Shortly after the events in Wizard in Glass, Roland, the gunslinger, and his group are caught up in a deadly storm that prevents them from continuing on with their quest for the Dark Tower.
Holed up in an abandoned church waiting for the storm to pass, Roland recounts one of his first adventures as a gunslinger of Gilead. Young Roland, still wracked with guilt over his mother’s death, is sent in the Outer Barony of Debaria to catch a deadly skin man who is terrorizing the townspeople.
But the skin man is not the only concern Roland has in Debaria. Roland finds a living witness to the skin man’s attacks and is forced to comfort the small boy while waiting for the skin man to attack again. Roland chooses to tell the boy of Tim Stoutheart, a well-known character in Gilead and his mother’s favorite fairy tale.
Sometimes when authors’ narrate their own work, it produces mixed results.
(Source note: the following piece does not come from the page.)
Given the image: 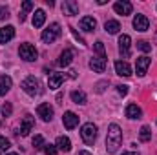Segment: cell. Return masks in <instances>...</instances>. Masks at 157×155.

That is not the case with Stephen King. He has a wonderful voice, reads with inflection, and knows his characters inside and out. His reading rhythm is just right—not too fast or too slow. Additionally, each character has their own tone, voice, and rhythm which makes this a good book for long drives
Here is an excerpt:
My Favorite Character
Tim Stoutheart, the hero of Roland’s story within a story, is my favorite character in Wind through the Keyhole. Stephen King has always been able to write good, believable, and young protagonists. Tim is no exception. His quest to restore his mother’s sight is harrowing, but Tim shows a great deal of love, courage, and determination. Tim’s journey and character, in turn, inspires both young Roland and his charge, Bill, in addition to the members of older Roland’s group.
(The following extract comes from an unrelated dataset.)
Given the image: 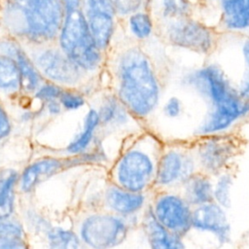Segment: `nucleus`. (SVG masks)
Returning a JSON list of instances; mask_svg holds the SVG:
<instances>
[{"label": "nucleus", "mask_w": 249, "mask_h": 249, "mask_svg": "<svg viewBox=\"0 0 249 249\" xmlns=\"http://www.w3.org/2000/svg\"><path fill=\"white\" fill-rule=\"evenodd\" d=\"M234 144L230 138H212L202 143L198 155L202 165L210 171L221 169L232 157Z\"/></svg>", "instance_id": "12"}, {"label": "nucleus", "mask_w": 249, "mask_h": 249, "mask_svg": "<svg viewBox=\"0 0 249 249\" xmlns=\"http://www.w3.org/2000/svg\"><path fill=\"white\" fill-rule=\"evenodd\" d=\"M153 174V162L142 151L131 150L124 154L117 167V179L127 191L138 193L150 182Z\"/></svg>", "instance_id": "6"}, {"label": "nucleus", "mask_w": 249, "mask_h": 249, "mask_svg": "<svg viewBox=\"0 0 249 249\" xmlns=\"http://www.w3.org/2000/svg\"><path fill=\"white\" fill-rule=\"evenodd\" d=\"M242 49H243V55H244L246 64H247V66H248V68H249V40H247V41L244 43ZM240 95H241L243 98L249 99V71H248L247 79L245 80L244 84H243L242 87H241Z\"/></svg>", "instance_id": "33"}, {"label": "nucleus", "mask_w": 249, "mask_h": 249, "mask_svg": "<svg viewBox=\"0 0 249 249\" xmlns=\"http://www.w3.org/2000/svg\"><path fill=\"white\" fill-rule=\"evenodd\" d=\"M53 249H79L80 244L77 236L69 231L53 229L49 235Z\"/></svg>", "instance_id": "24"}, {"label": "nucleus", "mask_w": 249, "mask_h": 249, "mask_svg": "<svg viewBox=\"0 0 249 249\" xmlns=\"http://www.w3.org/2000/svg\"><path fill=\"white\" fill-rule=\"evenodd\" d=\"M56 43L68 58L85 74L95 71L101 63V51L95 45L81 9L67 12Z\"/></svg>", "instance_id": "3"}, {"label": "nucleus", "mask_w": 249, "mask_h": 249, "mask_svg": "<svg viewBox=\"0 0 249 249\" xmlns=\"http://www.w3.org/2000/svg\"><path fill=\"white\" fill-rule=\"evenodd\" d=\"M66 13L74 10H79L82 7V0H61Z\"/></svg>", "instance_id": "35"}, {"label": "nucleus", "mask_w": 249, "mask_h": 249, "mask_svg": "<svg viewBox=\"0 0 249 249\" xmlns=\"http://www.w3.org/2000/svg\"><path fill=\"white\" fill-rule=\"evenodd\" d=\"M84 14V13H83ZM90 35L97 46L103 52L108 47L114 32L115 14L104 12H92L84 14Z\"/></svg>", "instance_id": "14"}, {"label": "nucleus", "mask_w": 249, "mask_h": 249, "mask_svg": "<svg viewBox=\"0 0 249 249\" xmlns=\"http://www.w3.org/2000/svg\"><path fill=\"white\" fill-rule=\"evenodd\" d=\"M20 234L21 231L17 225L0 221V242L17 240Z\"/></svg>", "instance_id": "30"}, {"label": "nucleus", "mask_w": 249, "mask_h": 249, "mask_svg": "<svg viewBox=\"0 0 249 249\" xmlns=\"http://www.w3.org/2000/svg\"><path fill=\"white\" fill-rule=\"evenodd\" d=\"M162 7L168 17H182L189 11L187 0H162Z\"/></svg>", "instance_id": "29"}, {"label": "nucleus", "mask_w": 249, "mask_h": 249, "mask_svg": "<svg viewBox=\"0 0 249 249\" xmlns=\"http://www.w3.org/2000/svg\"><path fill=\"white\" fill-rule=\"evenodd\" d=\"M0 90L8 93L22 90L20 72L17 62L2 54H0Z\"/></svg>", "instance_id": "18"}, {"label": "nucleus", "mask_w": 249, "mask_h": 249, "mask_svg": "<svg viewBox=\"0 0 249 249\" xmlns=\"http://www.w3.org/2000/svg\"><path fill=\"white\" fill-rule=\"evenodd\" d=\"M224 19L228 27H249V0H223Z\"/></svg>", "instance_id": "17"}, {"label": "nucleus", "mask_w": 249, "mask_h": 249, "mask_svg": "<svg viewBox=\"0 0 249 249\" xmlns=\"http://www.w3.org/2000/svg\"><path fill=\"white\" fill-rule=\"evenodd\" d=\"M58 101L64 108L69 110L78 109L85 104V98L80 92L66 88L63 89Z\"/></svg>", "instance_id": "28"}, {"label": "nucleus", "mask_w": 249, "mask_h": 249, "mask_svg": "<svg viewBox=\"0 0 249 249\" xmlns=\"http://www.w3.org/2000/svg\"><path fill=\"white\" fill-rule=\"evenodd\" d=\"M81 233L90 247L108 249L121 244L125 239L127 228L115 216L98 214L86 219Z\"/></svg>", "instance_id": "5"}, {"label": "nucleus", "mask_w": 249, "mask_h": 249, "mask_svg": "<svg viewBox=\"0 0 249 249\" xmlns=\"http://www.w3.org/2000/svg\"><path fill=\"white\" fill-rule=\"evenodd\" d=\"M193 169V163L179 152L170 151L160 160L158 167L157 180L161 185L171 184L179 179L189 178Z\"/></svg>", "instance_id": "13"}, {"label": "nucleus", "mask_w": 249, "mask_h": 249, "mask_svg": "<svg viewBox=\"0 0 249 249\" xmlns=\"http://www.w3.org/2000/svg\"><path fill=\"white\" fill-rule=\"evenodd\" d=\"M129 27L131 32L137 38L144 39L152 32V21L146 14L137 13L130 17Z\"/></svg>", "instance_id": "25"}, {"label": "nucleus", "mask_w": 249, "mask_h": 249, "mask_svg": "<svg viewBox=\"0 0 249 249\" xmlns=\"http://www.w3.org/2000/svg\"><path fill=\"white\" fill-rule=\"evenodd\" d=\"M99 118L106 124H122L127 122V115L124 109L115 98H107L101 106Z\"/></svg>", "instance_id": "23"}, {"label": "nucleus", "mask_w": 249, "mask_h": 249, "mask_svg": "<svg viewBox=\"0 0 249 249\" xmlns=\"http://www.w3.org/2000/svg\"><path fill=\"white\" fill-rule=\"evenodd\" d=\"M153 213L162 227L177 235L184 234L192 226V212L188 203L174 195L160 196Z\"/></svg>", "instance_id": "7"}, {"label": "nucleus", "mask_w": 249, "mask_h": 249, "mask_svg": "<svg viewBox=\"0 0 249 249\" xmlns=\"http://www.w3.org/2000/svg\"><path fill=\"white\" fill-rule=\"evenodd\" d=\"M203 89L206 91L215 106L220 105L233 97L236 94L230 88L226 78L216 66H207L197 72L196 76Z\"/></svg>", "instance_id": "11"}, {"label": "nucleus", "mask_w": 249, "mask_h": 249, "mask_svg": "<svg viewBox=\"0 0 249 249\" xmlns=\"http://www.w3.org/2000/svg\"><path fill=\"white\" fill-rule=\"evenodd\" d=\"M106 201L110 208L121 214H131L139 210L144 203V196L138 193L124 189L111 188L106 194Z\"/></svg>", "instance_id": "16"}, {"label": "nucleus", "mask_w": 249, "mask_h": 249, "mask_svg": "<svg viewBox=\"0 0 249 249\" xmlns=\"http://www.w3.org/2000/svg\"><path fill=\"white\" fill-rule=\"evenodd\" d=\"M231 187V178L229 175H223L217 181V184L213 190V196L218 201L219 205L224 207L230 206Z\"/></svg>", "instance_id": "26"}, {"label": "nucleus", "mask_w": 249, "mask_h": 249, "mask_svg": "<svg viewBox=\"0 0 249 249\" xmlns=\"http://www.w3.org/2000/svg\"><path fill=\"white\" fill-rule=\"evenodd\" d=\"M249 111V104H243L238 96L215 106V110L201 127L203 133H212L229 127L236 119Z\"/></svg>", "instance_id": "10"}, {"label": "nucleus", "mask_w": 249, "mask_h": 249, "mask_svg": "<svg viewBox=\"0 0 249 249\" xmlns=\"http://www.w3.org/2000/svg\"><path fill=\"white\" fill-rule=\"evenodd\" d=\"M166 33L174 45L196 52H206L212 44L209 30L202 24L190 19L179 18L170 22Z\"/></svg>", "instance_id": "8"}, {"label": "nucleus", "mask_w": 249, "mask_h": 249, "mask_svg": "<svg viewBox=\"0 0 249 249\" xmlns=\"http://www.w3.org/2000/svg\"><path fill=\"white\" fill-rule=\"evenodd\" d=\"M0 249H27L23 244L18 242L17 240L0 242Z\"/></svg>", "instance_id": "36"}, {"label": "nucleus", "mask_w": 249, "mask_h": 249, "mask_svg": "<svg viewBox=\"0 0 249 249\" xmlns=\"http://www.w3.org/2000/svg\"><path fill=\"white\" fill-rule=\"evenodd\" d=\"M66 11L61 0H0V26L21 42H55Z\"/></svg>", "instance_id": "1"}, {"label": "nucleus", "mask_w": 249, "mask_h": 249, "mask_svg": "<svg viewBox=\"0 0 249 249\" xmlns=\"http://www.w3.org/2000/svg\"><path fill=\"white\" fill-rule=\"evenodd\" d=\"M163 111L168 117H177L181 112V103L180 100L176 97H171L164 105Z\"/></svg>", "instance_id": "32"}, {"label": "nucleus", "mask_w": 249, "mask_h": 249, "mask_svg": "<svg viewBox=\"0 0 249 249\" xmlns=\"http://www.w3.org/2000/svg\"><path fill=\"white\" fill-rule=\"evenodd\" d=\"M59 167L60 162L54 159H46L31 164L22 174V190L26 192L31 190L43 177L53 174Z\"/></svg>", "instance_id": "19"}, {"label": "nucleus", "mask_w": 249, "mask_h": 249, "mask_svg": "<svg viewBox=\"0 0 249 249\" xmlns=\"http://www.w3.org/2000/svg\"><path fill=\"white\" fill-rule=\"evenodd\" d=\"M17 174L7 172L0 178V218L10 215L13 210V187Z\"/></svg>", "instance_id": "22"}, {"label": "nucleus", "mask_w": 249, "mask_h": 249, "mask_svg": "<svg viewBox=\"0 0 249 249\" xmlns=\"http://www.w3.org/2000/svg\"><path fill=\"white\" fill-rule=\"evenodd\" d=\"M111 2L115 11L122 15H127L136 11L141 4V0H111Z\"/></svg>", "instance_id": "31"}, {"label": "nucleus", "mask_w": 249, "mask_h": 249, "mask_svg": "<svg viewBox=\"0 0 249 249\" xmlns=\"http://www.w3.org/2000/svg\"><path fill=\"white\" fill-rule=\"evenodd\" d=\"M19 43L45 81L65 88L77 85L86 75L62 52L56 41Z\"/></svg>", "instance_id": "4"}, {"label": "nucleus", "mask_w": 249, "mask_h": 249, "mask_svg": "<svg viewBox=\"0 0 249 249\" xmlns=\"http://www.w3.org/2000/svg\"><path fill=\"white\" fill-rule=\"evenodd\" d=\"M99 121H100L99 114L93 109L89 110L85 119V125H84L83 132L77 137V139L75 141H73L69 145L68 150L70 152L75 153V152H79V151L85 149L90 142L92 133H93L95 127L97 126V124H99Z\"/></svg>", "instance_id": "21"}, {"label": "nucleus", "mask_w": 249, "mask_h": 249, "mask_svg": "<svg viewBox=\"0 0 249 249\" xmlns=\"http://www.w3.org/2000/svg\"><path fill=\"white\" fill-rule=\"evenodd\" d=\"M145 229L151 249H184L179 235L162 227L153 212L148 213L145 219Z\"/></svg>", "instance_id": "15"}, {"label": "nucleus", "mask_w": 249, "mask_h": 249, "mask_svg": "<svg viewBox=\"0 0 249 249\" xmlns=\"http://www.w3.org/2000/svg\"><path fill=\"white\" fill-rule=\"evenodd\" d=\"M186 197L193 204L211 202L214 196L210 181L201 175L190 176L186 184Z\"/></svg>", "instance_id": "20"}, {"label": "nucleus", "mask_w": 249, "mask_h": 249, "mask_svg": "<svg viewBox=\"0 0 249 249\" xmlns=\"http://www.w3.org/2000/svg\"><path fill=\"white\" fill-rule=\"evenodd\" d=\"M4 35H6V34H5V32L3 31V29L1 28V26H0V37H1V36H4Z\"/></svg>", "instance_id": "37"}, {"label": "nucleus", "mask_w": 249, "mask_h": 249, "mask_svg": "<svg viewBox=\"0 0 249 249\" xmlns=\"http://www.w3.org/2000/svg\"><path fill=\"white\" fill-rule=\"evenodd\" d=\"M192 226L199 231L214 233L221 243L230 239L231 228L221 205L216 203L200 204L192 213Z\"/></svg>", "instance_id": "9"}, {"label": "nucleus", "mask_w": 249, "mask_h": 249, "mask_svg": "<svg viewBox=\"0 0 249 249\" xmlns=\"http://www.w3.org/2000/svg\"><path fill=\"white\" fill-rule=\"evenodd\" d=\"M119 95L128 109L138 116H146L156 107L159 86L152 65L143 52L129 49L118 62Z\"/></svg>", "instance_id": "2"}, {"label": "nucleus", "mask_w": 249, "mask_h": 249, "mask_svg": "<svg viewBox=\"0 0 249 249\" xmlns=\"http://www.w3.org/2000/svg\"><path fill=\"white\" fill-rule=\"evenodd\" d=\"M63 89L64 88H62L59 85H56L49 81H44L43 84L37 89V90L34 93L35 97H37L39 100L48 102L51 100H57Z\"/></svg>", "instance_id": "27"}, {"label": "nucleus", "mask_w": 249, "mask_h": 249, "mask_svg": "<svg viewBox=\"0 0 249 249\" xmlns=\"http://www.w3.org/2000/svg\"><path fill=\"white\" fill-rule=\"evenodd\" d=\"M10 121L5 110L0 105V139L5 137L10 131Z\"/></svg>", "instance_id": "34"}]
</instances>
“It was not fair, it was not fair, it was not fair. So cried his child’s heart, and then his child’s heart died a little. For that is also the way of the world.”
I would recommend this book to Stephen King fans, lovers of tales within tales, and all audio book lovers.
This is a sweet, moving audio book that is heavy on interesting action and good storytelling. The story within a story adds an interesting dimension to the piece and leads to some unexpected emotional pay-off at the end of the book. (Seriously, I ended up bawling in my parked car during the last ten minutes of the book.)
I would also recommend it to people who haven’t yet read anything in the Gunslinger series. Its plot doesn’t depend too much on previous books, it’s much shorter than the other books in the series, and it’s considerably less violent.
I was predestined to love this book, but the audio narrative adds a complex and emotional dimension I was not expecting probably because it was much like listening to a storyteller. Stories are visceral, immediate, and fun when told out loud to an audience. This audio book is the closest most of us will get to having Stephen King reading us bedtime stories.
Go check it out today! My car and I both highly recommend it.